For untagged GARP complex, 15,369 particles were picked and windowed into 110 × 110-pixel images. After normalization and reducing the particle images to 64 × 64 pixels, the particles were aligned and classified using the Interactive Stable Alignment and Clustering (ISAC) procedure[19] implemented in SPARX[20], specifying 100 particles per group and a pixel error threshold of 2. After 14 generations of ISAC, 5,737 particles (37.3% of the data set) were classified into 231 classes. For GARP complex tagged with a C-terminal GFP on Vps51, 5,355 particles were manually picked, windowed and classified into 50 classes using the K-means algorithm implemented in SPIDER.

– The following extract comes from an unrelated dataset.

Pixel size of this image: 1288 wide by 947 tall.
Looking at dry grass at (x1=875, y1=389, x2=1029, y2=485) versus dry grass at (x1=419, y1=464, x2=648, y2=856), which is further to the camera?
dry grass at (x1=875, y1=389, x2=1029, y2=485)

For the HOPS complex, 20,714 particles were picked and windowed into 150 × 150-pixel images. After normalization and reducing the particle images to 64 × 64 pixels, the particles were subjected to ISAC, specifying 50 particles per group and a pixel error threshold of 2. After 11 generations, 3,580 particles (17.3% of the data set) were classified into 238 classes. The particles were also classified into 200 classes using K-means classification in SPIDER. Particles in classes giving poor averages and in classes containing subcomplexes were discarded, and the remaining 9,300 particles were classified again using K-means classification, specifying 50 classes.